- _WORK INSTRUCTION_
Nothing but the lines holding the string "scientific" should appear in the answer. Copy them from the entries.

- _RECORDS TO USE_
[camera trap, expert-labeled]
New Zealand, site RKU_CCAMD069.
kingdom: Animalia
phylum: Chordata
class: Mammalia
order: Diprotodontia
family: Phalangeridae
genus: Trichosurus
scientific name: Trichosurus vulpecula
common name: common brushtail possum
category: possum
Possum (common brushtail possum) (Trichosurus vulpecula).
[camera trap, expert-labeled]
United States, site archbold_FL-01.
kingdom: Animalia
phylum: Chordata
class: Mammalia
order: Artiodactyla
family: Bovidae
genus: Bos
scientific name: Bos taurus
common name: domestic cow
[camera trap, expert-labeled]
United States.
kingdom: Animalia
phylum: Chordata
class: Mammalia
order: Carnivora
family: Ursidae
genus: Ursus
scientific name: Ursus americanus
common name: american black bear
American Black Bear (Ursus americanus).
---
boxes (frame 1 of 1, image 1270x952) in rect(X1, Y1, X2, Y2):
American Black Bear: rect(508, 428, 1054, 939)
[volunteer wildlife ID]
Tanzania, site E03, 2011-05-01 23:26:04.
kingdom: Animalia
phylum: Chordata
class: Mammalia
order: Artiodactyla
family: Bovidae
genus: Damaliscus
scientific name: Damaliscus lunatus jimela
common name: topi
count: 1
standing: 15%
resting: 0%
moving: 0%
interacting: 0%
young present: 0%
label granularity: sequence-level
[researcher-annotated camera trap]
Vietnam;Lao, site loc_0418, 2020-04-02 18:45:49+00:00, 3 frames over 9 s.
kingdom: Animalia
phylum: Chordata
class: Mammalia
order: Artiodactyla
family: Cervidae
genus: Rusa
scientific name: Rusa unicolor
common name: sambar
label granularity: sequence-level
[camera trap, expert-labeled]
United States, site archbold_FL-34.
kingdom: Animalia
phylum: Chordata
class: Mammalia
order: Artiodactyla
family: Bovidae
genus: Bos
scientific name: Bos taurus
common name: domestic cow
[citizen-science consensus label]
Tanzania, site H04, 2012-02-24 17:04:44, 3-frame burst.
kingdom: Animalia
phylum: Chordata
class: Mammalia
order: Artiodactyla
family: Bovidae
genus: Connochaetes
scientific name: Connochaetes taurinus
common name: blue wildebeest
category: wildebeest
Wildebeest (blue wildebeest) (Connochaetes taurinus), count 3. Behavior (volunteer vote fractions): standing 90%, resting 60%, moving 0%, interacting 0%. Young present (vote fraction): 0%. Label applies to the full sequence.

- _ANSWER FOR THIS EXERCISE_
scientific name: Trichosurus vulpecula
scientific name: Bos taurus
scientific name: Ursus americanus
scientific name: Damaliscus lunatus jimela
scientific name: Rusa unicolor
scientific name: Bos taurus
scientific name: Connochaetes taurinus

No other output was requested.